Every goal of SDGs such as poverty, inequality or climate change etc. takes long time to solve. It is required for children to expand knowledge about what surrounds themselves because it is children who will be affected by these problems. SCJ provides a comprehensive supports for children to develop their physical strength, intelligence and ability in order that they will independently be able to cope with these problems.

Q. What kinds of activities has SCJ done with private enterprises?

As for a case of activities implemented in partnership with a private enterprise, I would like to introduce a learning support project in India with Ricoh Co. In this project, while Ricoh will sell projectors, SCJ provides opportunities for teachers to learn the effective way of using them, thereby, improving the quality of education as well as increasing sales. We are contributing to society, considering CSR (Cooperate Social Responsibility) and CSV (Creating Social Value), which is a part of CSR.

As for a case of activities implemented in partnership with the governments, we gave support in the field of development of software infrastructure such as human resources development as a consultant in 2006, under JICA’s Grant Aid for Community Environment. In addition, World Bank’s Policy and Human Resources Development Fund (PHRD), which is funded by the Government of Japan, is increasing partnership with NGOs for social development and solving poverty issues.

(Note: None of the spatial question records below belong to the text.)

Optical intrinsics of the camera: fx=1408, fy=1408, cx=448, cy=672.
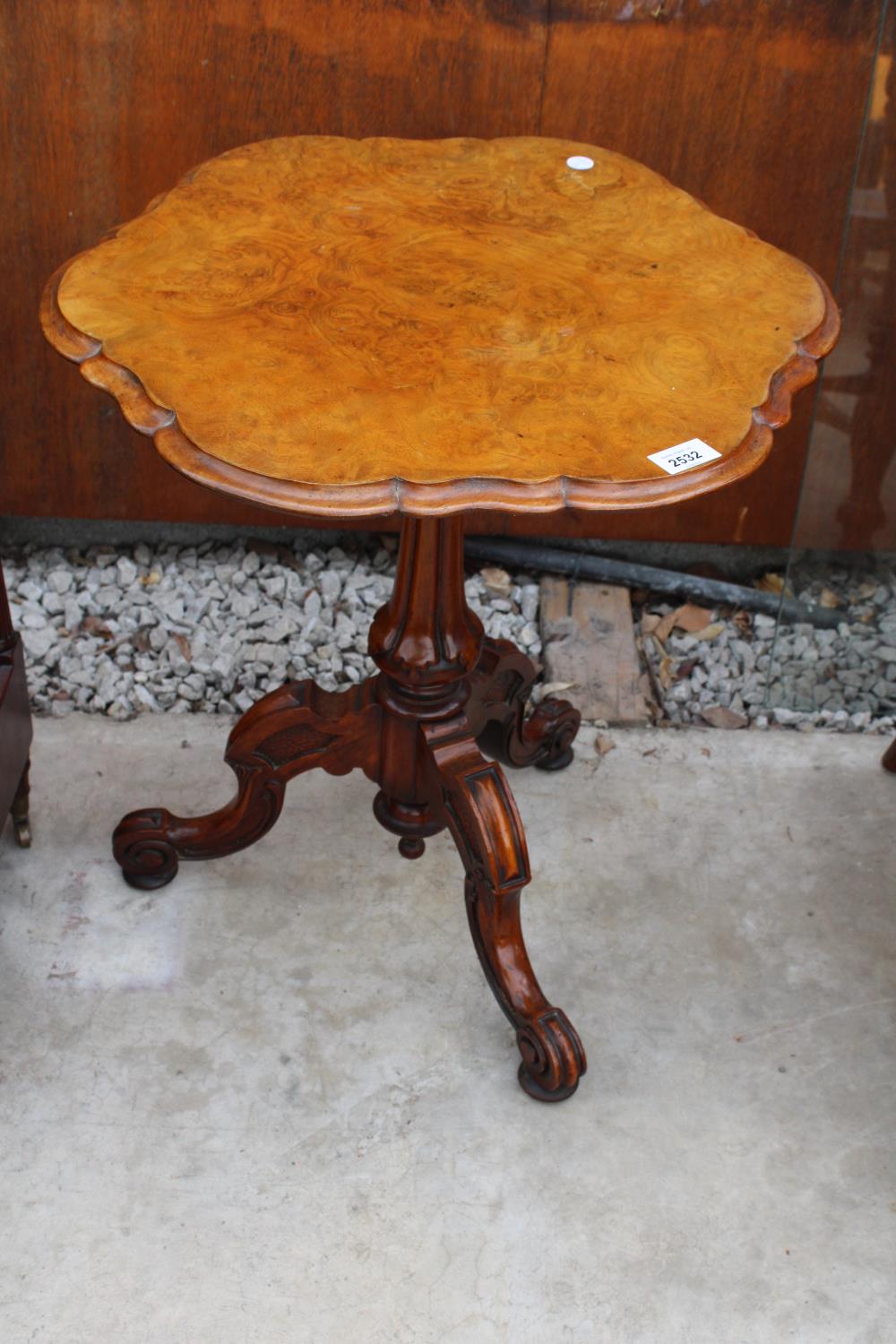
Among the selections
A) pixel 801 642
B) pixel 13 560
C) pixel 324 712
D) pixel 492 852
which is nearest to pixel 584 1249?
pixel 492 852

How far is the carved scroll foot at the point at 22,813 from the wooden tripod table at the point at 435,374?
0.57ft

Interview: Mr. Kunio Senga, CEO of Save the Children Japan (SCJ)
(During the interview)

- Biography
After graduating from a high school in Japan, he got a Bachelor’s degree at Ateneo de Manila University in the Philippines. He worked at International Labor Organization in Manila and entered Asian Development Bank in 1984. He worked for 30 years experiencing a number of senior position such as Director-General and South Asia Department. Currently, he is working for Save the Children Japan as Chief Executive Director (CEO) and involved in development projects. He was also appointed an advisory board member of Sophia University Human Resources Center for International Cooperation last year.